HP: We Learned the Hard Way our Old Support Model Didn’t Scale
I’ve written before that big data necessitates DevOps. As teams build ever larger clusters of servers, the need for automation and close collaboration with developers to manage those servers becomes paramount. It also changes the needs that data center teams have from support contracts. According to HP’s Seamus Dunne, who appeared today on theCube, HP learned that lesson the hard way. Dunne talks a bit about how HP is trying to solve hyperscale support woes with Datacenter Care component of the Always On Support initiative launched today.
Dunne says HP’s hyperscale customers are running complex infrastructures like Hadoop clusters with large numbers of servers and HP’s model of providing support for every single device just didn’t scale. HP also realized that these sorts of advanced customers didn’t need or want basic support. They don’t need hand holding but they do want mission critical support so that when a server blows out, they have a place to turn to get advanced help right away.
Dunne says that for these hyperscale customers HP is focusing on support for infrastructure and operating systems, and letting the customers handle the software layer. This allows IT teams to focus on handling big data problems and not worry about hardware.

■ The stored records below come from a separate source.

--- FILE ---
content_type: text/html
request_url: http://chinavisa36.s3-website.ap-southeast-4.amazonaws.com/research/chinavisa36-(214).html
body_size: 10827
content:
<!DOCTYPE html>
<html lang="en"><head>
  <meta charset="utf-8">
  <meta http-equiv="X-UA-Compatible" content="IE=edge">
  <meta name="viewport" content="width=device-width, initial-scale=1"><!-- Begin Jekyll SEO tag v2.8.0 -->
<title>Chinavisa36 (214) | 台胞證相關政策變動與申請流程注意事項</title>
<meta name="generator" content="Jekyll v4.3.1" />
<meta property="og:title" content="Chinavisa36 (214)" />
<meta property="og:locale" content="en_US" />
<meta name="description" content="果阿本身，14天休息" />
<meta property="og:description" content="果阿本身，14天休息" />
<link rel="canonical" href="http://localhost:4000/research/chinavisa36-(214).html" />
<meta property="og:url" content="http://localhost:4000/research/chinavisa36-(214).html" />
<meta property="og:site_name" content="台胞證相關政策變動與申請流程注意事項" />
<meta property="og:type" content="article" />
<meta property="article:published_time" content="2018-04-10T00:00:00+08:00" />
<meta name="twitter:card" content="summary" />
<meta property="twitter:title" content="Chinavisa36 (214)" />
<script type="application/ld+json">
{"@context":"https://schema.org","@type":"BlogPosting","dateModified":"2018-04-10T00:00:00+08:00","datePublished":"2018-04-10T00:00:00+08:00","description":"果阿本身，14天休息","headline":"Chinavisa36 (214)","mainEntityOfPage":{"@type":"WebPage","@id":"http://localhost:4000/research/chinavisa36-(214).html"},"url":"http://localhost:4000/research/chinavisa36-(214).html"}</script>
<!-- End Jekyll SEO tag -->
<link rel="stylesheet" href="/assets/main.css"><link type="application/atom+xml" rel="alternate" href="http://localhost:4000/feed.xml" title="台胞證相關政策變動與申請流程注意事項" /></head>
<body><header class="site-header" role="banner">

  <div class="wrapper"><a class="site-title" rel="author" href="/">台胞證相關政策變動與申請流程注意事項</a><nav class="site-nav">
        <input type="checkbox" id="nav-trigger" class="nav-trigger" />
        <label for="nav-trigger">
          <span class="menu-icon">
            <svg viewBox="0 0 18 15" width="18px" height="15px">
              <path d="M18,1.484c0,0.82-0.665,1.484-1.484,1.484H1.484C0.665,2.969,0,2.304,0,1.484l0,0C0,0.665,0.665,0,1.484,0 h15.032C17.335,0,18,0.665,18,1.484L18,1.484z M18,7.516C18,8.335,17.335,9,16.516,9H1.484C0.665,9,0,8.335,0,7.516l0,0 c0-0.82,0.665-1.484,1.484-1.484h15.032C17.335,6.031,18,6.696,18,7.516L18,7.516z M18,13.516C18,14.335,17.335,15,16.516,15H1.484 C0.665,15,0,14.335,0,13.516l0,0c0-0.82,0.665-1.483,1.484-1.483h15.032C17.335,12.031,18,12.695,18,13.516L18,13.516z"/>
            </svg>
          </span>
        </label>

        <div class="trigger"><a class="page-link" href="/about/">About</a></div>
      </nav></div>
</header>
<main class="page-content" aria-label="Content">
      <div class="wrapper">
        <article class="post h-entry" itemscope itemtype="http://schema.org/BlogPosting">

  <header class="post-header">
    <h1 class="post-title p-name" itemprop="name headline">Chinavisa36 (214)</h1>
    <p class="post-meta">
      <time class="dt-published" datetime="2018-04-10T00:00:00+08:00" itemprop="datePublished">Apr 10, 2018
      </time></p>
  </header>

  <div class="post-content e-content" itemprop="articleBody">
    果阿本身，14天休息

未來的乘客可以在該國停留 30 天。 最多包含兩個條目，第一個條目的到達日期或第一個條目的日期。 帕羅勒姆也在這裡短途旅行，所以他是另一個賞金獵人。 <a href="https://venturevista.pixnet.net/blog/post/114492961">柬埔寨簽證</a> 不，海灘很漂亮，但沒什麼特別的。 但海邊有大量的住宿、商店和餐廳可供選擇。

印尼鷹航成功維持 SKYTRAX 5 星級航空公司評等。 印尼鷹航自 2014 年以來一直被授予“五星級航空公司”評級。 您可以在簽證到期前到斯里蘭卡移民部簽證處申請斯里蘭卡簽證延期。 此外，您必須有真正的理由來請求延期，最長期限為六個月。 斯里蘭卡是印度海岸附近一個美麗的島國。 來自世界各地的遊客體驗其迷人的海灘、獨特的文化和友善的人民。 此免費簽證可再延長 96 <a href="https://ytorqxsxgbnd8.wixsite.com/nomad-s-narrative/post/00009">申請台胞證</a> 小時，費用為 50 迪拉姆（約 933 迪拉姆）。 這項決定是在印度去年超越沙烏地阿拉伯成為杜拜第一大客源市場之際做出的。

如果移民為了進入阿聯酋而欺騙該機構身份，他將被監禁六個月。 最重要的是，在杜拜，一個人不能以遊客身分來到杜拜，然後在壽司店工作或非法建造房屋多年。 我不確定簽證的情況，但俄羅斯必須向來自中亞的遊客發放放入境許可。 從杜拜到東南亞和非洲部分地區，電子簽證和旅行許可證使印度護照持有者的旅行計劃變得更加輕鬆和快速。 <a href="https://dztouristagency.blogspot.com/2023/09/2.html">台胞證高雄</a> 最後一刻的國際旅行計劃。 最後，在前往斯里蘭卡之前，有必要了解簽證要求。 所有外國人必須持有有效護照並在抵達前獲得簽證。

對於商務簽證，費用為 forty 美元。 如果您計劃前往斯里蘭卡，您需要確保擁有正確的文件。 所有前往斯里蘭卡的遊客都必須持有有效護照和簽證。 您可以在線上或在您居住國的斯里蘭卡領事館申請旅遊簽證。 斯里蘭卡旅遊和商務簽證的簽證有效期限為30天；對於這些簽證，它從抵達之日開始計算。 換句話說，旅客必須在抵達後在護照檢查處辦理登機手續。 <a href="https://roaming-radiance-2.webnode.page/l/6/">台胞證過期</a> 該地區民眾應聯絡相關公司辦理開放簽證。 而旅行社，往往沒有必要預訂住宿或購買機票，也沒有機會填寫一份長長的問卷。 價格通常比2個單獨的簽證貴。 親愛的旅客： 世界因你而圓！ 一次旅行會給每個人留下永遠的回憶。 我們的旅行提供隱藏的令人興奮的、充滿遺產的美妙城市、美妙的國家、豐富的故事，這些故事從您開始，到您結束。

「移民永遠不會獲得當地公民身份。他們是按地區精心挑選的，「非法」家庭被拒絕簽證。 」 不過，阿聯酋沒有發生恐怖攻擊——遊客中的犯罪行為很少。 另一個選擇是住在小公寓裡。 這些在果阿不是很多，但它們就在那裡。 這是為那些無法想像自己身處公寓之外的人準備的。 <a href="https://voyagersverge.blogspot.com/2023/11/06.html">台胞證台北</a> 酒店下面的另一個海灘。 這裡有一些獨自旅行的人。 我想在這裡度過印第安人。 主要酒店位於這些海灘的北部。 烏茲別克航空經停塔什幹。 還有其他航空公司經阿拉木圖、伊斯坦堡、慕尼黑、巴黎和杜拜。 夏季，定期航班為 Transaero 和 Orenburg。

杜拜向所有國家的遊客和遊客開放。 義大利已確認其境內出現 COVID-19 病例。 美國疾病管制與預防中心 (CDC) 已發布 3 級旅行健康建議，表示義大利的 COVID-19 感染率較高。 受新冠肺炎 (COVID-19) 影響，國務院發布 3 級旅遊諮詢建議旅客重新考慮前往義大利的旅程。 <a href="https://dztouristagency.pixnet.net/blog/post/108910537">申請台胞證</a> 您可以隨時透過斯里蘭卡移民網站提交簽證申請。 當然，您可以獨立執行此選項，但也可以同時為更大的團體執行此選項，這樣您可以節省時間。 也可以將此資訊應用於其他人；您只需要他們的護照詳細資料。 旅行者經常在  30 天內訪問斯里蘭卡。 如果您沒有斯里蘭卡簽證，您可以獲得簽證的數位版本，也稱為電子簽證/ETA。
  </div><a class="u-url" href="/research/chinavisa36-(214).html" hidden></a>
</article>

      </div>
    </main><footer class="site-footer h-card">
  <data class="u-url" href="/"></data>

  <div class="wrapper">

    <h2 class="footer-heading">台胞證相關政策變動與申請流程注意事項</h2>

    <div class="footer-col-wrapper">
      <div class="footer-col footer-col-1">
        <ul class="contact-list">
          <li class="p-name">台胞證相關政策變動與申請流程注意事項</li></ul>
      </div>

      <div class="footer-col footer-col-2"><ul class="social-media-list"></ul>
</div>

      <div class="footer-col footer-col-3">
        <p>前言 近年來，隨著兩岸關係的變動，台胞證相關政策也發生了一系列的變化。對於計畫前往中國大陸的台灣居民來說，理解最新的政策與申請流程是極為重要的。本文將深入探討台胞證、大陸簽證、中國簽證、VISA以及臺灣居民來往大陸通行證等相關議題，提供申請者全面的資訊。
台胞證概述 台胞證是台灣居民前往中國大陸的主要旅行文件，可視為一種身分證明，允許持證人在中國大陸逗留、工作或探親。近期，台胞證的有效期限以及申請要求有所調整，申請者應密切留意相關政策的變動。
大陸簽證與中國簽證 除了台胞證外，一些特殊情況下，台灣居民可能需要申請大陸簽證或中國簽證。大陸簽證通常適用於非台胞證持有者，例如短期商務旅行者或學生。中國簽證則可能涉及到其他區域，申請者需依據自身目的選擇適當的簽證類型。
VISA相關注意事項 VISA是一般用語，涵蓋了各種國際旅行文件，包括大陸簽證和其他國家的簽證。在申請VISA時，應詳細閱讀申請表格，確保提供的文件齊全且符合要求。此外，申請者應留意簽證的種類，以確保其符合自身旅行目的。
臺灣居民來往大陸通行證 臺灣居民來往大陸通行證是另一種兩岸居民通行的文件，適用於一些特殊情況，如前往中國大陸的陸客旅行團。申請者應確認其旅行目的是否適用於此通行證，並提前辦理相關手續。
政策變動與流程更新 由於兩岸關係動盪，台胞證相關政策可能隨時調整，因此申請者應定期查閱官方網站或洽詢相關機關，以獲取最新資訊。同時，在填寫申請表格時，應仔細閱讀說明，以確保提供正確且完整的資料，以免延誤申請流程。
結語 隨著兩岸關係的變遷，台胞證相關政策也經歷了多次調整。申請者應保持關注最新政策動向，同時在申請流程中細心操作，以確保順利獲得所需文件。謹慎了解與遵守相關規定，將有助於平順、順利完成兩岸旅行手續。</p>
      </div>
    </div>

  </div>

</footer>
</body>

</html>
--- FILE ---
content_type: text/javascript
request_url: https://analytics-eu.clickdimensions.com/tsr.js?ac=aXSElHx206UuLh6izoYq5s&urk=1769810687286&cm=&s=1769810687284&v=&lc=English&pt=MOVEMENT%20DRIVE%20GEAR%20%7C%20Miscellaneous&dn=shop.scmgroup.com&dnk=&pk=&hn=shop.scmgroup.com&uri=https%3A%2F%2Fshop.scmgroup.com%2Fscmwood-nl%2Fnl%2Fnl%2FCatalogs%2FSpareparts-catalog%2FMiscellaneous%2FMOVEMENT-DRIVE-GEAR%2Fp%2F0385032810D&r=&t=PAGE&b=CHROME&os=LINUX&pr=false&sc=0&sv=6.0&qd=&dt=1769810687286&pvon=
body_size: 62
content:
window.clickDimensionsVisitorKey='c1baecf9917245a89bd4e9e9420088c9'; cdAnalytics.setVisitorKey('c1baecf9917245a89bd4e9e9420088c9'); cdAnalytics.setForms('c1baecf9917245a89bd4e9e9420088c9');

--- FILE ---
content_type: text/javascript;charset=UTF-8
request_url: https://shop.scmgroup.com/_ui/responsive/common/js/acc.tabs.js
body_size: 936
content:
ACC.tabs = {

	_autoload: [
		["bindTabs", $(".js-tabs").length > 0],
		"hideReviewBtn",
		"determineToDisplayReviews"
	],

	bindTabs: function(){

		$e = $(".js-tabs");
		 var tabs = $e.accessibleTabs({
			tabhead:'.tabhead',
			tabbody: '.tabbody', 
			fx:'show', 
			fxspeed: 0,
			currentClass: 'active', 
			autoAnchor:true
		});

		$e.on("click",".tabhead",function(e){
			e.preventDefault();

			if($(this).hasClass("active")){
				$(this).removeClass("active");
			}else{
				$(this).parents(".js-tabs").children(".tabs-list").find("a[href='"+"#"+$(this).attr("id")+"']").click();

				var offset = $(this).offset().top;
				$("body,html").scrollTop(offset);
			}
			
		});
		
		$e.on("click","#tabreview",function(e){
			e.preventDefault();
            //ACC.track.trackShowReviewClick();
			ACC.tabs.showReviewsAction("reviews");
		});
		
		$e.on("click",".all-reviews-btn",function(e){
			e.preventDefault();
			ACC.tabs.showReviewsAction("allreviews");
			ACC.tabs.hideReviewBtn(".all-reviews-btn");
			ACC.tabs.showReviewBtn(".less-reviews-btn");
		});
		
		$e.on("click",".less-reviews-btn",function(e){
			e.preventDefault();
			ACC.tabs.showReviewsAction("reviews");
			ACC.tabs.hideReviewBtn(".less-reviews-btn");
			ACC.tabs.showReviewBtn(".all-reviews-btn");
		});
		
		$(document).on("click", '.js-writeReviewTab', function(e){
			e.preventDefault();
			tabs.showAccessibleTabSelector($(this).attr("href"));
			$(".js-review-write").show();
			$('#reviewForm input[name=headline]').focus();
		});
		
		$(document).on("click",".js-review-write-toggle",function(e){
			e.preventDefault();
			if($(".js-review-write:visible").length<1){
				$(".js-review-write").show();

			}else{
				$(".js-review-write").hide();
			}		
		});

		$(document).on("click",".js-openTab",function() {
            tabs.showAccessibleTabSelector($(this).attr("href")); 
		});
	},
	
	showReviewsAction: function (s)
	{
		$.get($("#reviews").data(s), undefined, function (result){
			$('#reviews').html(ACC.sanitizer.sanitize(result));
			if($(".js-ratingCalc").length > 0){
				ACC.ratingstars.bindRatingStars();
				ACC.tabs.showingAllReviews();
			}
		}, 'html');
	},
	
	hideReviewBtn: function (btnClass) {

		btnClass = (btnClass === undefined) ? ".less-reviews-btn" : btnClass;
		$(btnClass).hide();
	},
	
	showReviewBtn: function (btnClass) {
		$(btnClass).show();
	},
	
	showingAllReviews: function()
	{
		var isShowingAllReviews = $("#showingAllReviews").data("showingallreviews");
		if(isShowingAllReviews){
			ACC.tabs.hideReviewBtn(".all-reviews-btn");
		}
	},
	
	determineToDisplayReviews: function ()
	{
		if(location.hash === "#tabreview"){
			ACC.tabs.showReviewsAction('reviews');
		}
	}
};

Dunne does point out that the Datacenter Care does work with software vendors and can provide software support for organizations that need it, but points out that not every customer needs it. He says that the pricing and support agreements are different for every custom based on their needs.
Services Angle
Obviously Dunne wants to sell these Datacenter Care services, but it’s refreshing to see a vendor admit to having done things wrong in the past and learning from mistakes. HP is the leader in data center hardware, but faces fierce competition from Cisco, Dell and Oracle. HP already has its Project Moonshot and Project Voyager initiatives to distinguish its hardware line, but support is what can really make or break a company. ARM processors, flash memory, automated servers and other futuristic advances are great, but it doesn’t matter much if the support is lousy.